Students explore local coastal issues for climate change documentary

by Michelle Saxton
Thursday, September 22, 2011

Staff photo by Benton Sampson

The "We Sea Change" documentary team from left, Jessica Lama, Dustin Chamber, Keela Sweeney, Evan Lucas and Megan Ennes.

Salt water intrusion, barrier island migration and loss of longleaf pine forest are important issues for coastal southeastern North Carolina, and they are topics of a new documentary several high school students have created that looks at climate change.

The premiere of "We Sea Change: A Students’ Perspective on Climate and a Changing World" is scheduled for Wednesday, Sept. 28, at the North Carolina Aquarium at Fort Fisher.

"People look at global climate change and they say, ‘It’s too big,’" Megan Ennes, education program specialist at the aquarium, said Saturday, Sept. 17. "But a lot of these issues – there are regional components. We can make a big difference in our little section of the world that will make all of our livelihoods better and help to take care of our planet."

Ennes started working on the film last year with four students from Isaac Bear Early College High School in Wilmington. The group, called the Cape Fear Beach Bears, captured footage during field trips to the Cape Fear River, Bald Head Island, Holly Shelter and the aquarium and interviewed local scientists and business owners.

Ennes, a graduate student at the University of North Carolina Wilmington, met with Isaac Bear students Dustin Chambers, Jessica Lama, Evan Lucas and Keela Sweeney at the university Sept. 17 to view the film and discuss final details.

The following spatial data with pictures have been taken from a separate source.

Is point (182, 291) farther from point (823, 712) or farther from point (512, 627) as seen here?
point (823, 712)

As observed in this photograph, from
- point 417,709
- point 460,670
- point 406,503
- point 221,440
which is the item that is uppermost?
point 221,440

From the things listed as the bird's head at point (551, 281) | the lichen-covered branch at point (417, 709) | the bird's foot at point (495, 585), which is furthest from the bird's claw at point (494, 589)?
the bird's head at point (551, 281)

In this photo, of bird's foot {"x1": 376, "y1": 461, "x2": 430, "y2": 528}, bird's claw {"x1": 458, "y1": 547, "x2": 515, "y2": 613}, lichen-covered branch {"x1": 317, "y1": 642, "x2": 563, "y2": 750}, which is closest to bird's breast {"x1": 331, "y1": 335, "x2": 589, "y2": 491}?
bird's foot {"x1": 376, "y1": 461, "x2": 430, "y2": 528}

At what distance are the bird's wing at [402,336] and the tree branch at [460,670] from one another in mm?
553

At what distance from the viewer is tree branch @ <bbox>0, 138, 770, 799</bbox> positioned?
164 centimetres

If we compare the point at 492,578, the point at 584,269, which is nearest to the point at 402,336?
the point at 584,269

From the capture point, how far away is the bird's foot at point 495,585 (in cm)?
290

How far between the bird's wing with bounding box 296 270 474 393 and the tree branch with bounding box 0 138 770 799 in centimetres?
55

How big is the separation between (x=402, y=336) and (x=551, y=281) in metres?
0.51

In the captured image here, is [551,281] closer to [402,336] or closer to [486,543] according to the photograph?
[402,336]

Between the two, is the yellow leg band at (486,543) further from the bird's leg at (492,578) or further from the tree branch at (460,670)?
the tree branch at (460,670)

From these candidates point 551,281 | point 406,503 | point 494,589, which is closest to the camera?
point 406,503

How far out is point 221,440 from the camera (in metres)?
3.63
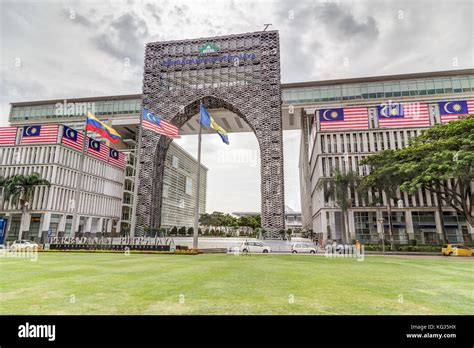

Exploring the different sites was a significant part of the process for Chambers.

"I knew what climate change was, and I had some background and some knowledge on it," Chambers said. "But going out there and seeing it for yourself, you really have a better understanding."

Lucas said his "aha moment" occurred when the students visited Bald Head Island and learned there are animal species in the maritime forest ecosystem that are not yet documented and could go extinct before anyone even discovers them.

"We have the power to change it," Lucas said.

The students already were making changes themselves.

Sweeney said when she visited her father in Colorado this summer she kept turning up the thermostat from 65 degrees to save energy.

"He would leave for work and I would turn it up every day to 78," Sweeney said. "And he’d get home and he would put it back."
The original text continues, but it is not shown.